- _WORK INSTRUCTION A_:
According to the interview with networking researcher Jennifer Rexford, what honor did the Association for Computing Machinery's Council on Women in Computing give her?
- _WORK INSTRUCTION B_:
In the interview with networking researcher Jennifer Rexford, condense the paragraph beginning "Rexford, professor of engineering and chair" into a short bulleted list that keeps its main facts.
- _WORK INSTRUCTION C_:
Carry on the interview with networking researcher Jennifer Rexford past its final sentence.

[[ SELECTED EXCERPT, beginning ]]

Top Networking Researcher Looks to a Programmable Future
Jennifer Rexford of Princeton talks about how making the network programmable can improve security and performance.
August 23, 2017
As a leading researcher who pioneered software-defined networking, Princeton University's Jennifer Rexford has played a key role in advancing the state of data networking. Her revolutionary work, including setting the stage for SDN and improving the efficiency of the BGP routing protocol, was recognized by the Association for Computing Machinery's Council on Women in Computing, which named her its 2016-17 Athena Lecturer.
Rexford, professor of engineering and chair of computer science at Princeton, continues to work on improving networks with an unrelenting focus on making them programmable. As she sees it, network programmability can remedy a lot of the security and performance problems that plague networks today. She presented a keynote at this week's ACM SIGCOMM 2017 that covered her research into network programmability, new network protocols, and how modern networks can benefit when researchers work across disciplines.
Network Computing caught up with Rexford before her keynote to talk about the challenges with today's networks, how far the industry has come with network programmability, and how networking pros can bolster their careers.
Network Computing: What are the big challenges in networking today?
Rexford: Take security as one example. The bad guys have a huge, programmable infrastructure at their disposal, all these machines they've compromised, and the good guys running the networks have a brittle, hard-to-change network that has to defend itself against those kinds of attacks. There's an example of where greater programmability inside the network can allow people running networks to have their networks detects attacks more effectively and shut them down more quickly.

[[ SELECTED EXCERPT, end ]]
[[ GIVEN INFORMATION, beginning ]]

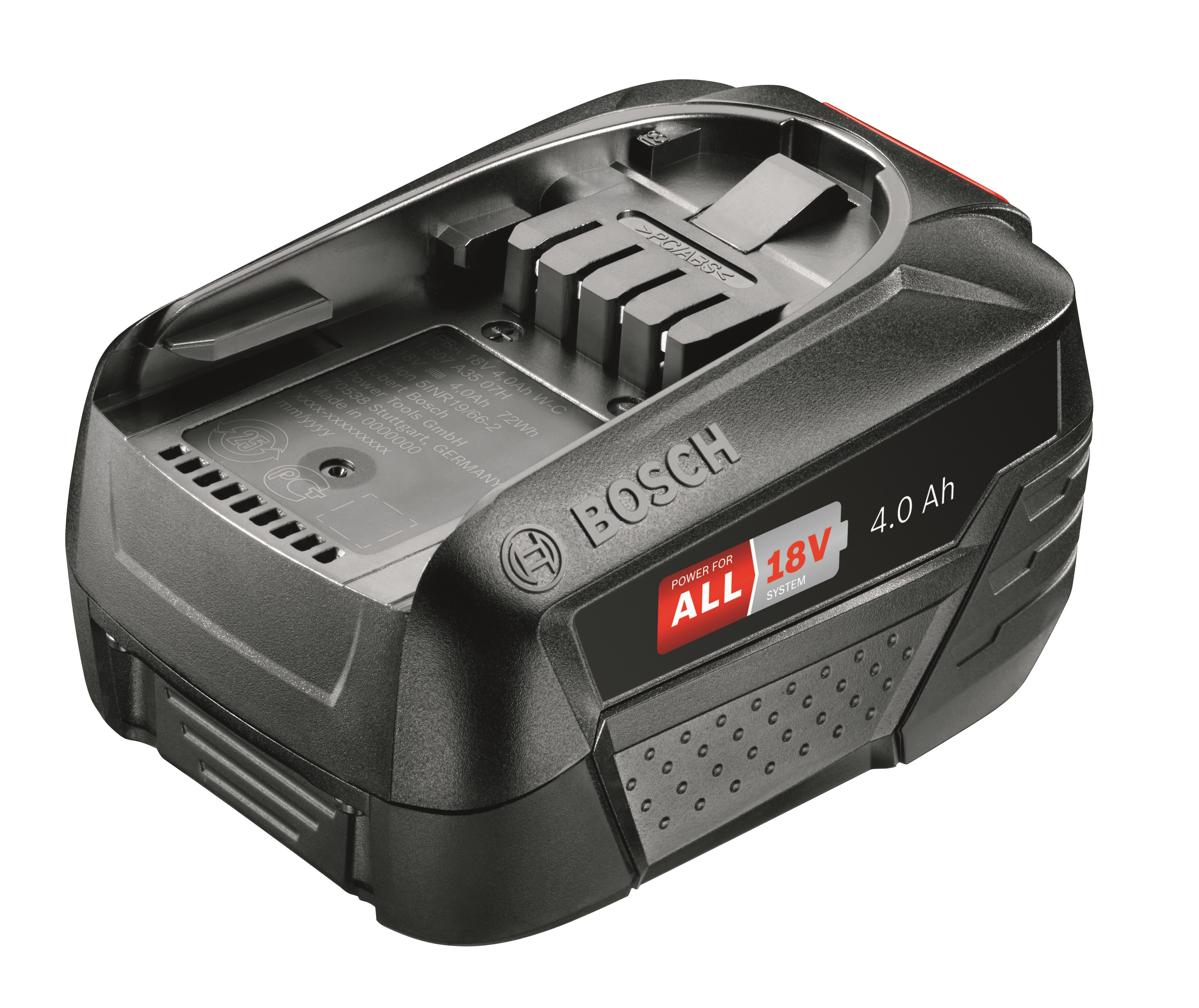 Bosch Battery 18v Li-ion 4.0ah - Akkus Ladegeraete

[[ GIVEN INFORMATION, end ]]

- _RESPONSE AREA A_:
It named her its 2016-17 Athena Lecturer.

- _RESPONSE AREA B_:
- Rexford is a professor of engineering and chair of computer science at Princeton.
- She keeps working to improve networks by making them programmable.
- She believes programmability can fix many of today's network security and performance problems.
- At ACM SIGCOMM 2017 she gave a keynote on network programmability, new network protocols, and the value of cross-disciplinary research for modern networks.

- _RESPONSE AREA C_:
A cloud network has to run at high levels of load -- lots of tenants running applications that need quick responses from the network. Again, if the network is programmable, it can detect congestion when it happens and react quickly to make sure the tenants and the data center get really good performance. So whether it's performance, reliability, security, or whatever the property we want these networks to have, having the inside of the network be more programmable so it can detect conditions and react in service of the network operator's goals is a critical component to solving a lot of the problems modern networks have.
NWC: How far do you think we are from programmable networks?
JR: Certainly software-defined networking has been talked about for a decade in the industry and there were some pretty exciting early adopters like Microsoft and Google, but it's been a slow haul getting the next wave of adopters on board. I’m particularlyexcited about newer technology that allows the actual switch hardware to be programmable. Companies like Netronome, Barefoot Networks, and others are making it possible to program the network interface card or the underlying switch itself so a lot of the measurement and adaption can take place directly in the switches rather than relying on some separate controller that has to be in the critical path of collecting and analyzing data.
NWC: You're still involved in the P4 consortium, right? [P4 is a language for programming the data plane in network devices]
JR: Yes. If we're going to have these programmable devices, you really can't have people writing low-level microcode, low-level ways of specifying what the hardware does. You need much higher levels of abstraction to allow people to express what they want the network to do. We really want to lower the barriers to letting more people have control of what the network does
Jennifer Rexford
That's one of the reasons I collaborate a lot with people in programming languages at Princeton and elsewhere. They have a lot of expertise on how to make it easier for human beings to express their higher level goals and compile that down to the lower level hardware capabilities. We're getting a better handle on what those hardware capabilities need to be and there are a number of companies building that hardware, but there's still a long way to go in terms of making it easy for people to use this type of hardware.NWC: Cloud providers seem better equipped than the enterprise to use that technology.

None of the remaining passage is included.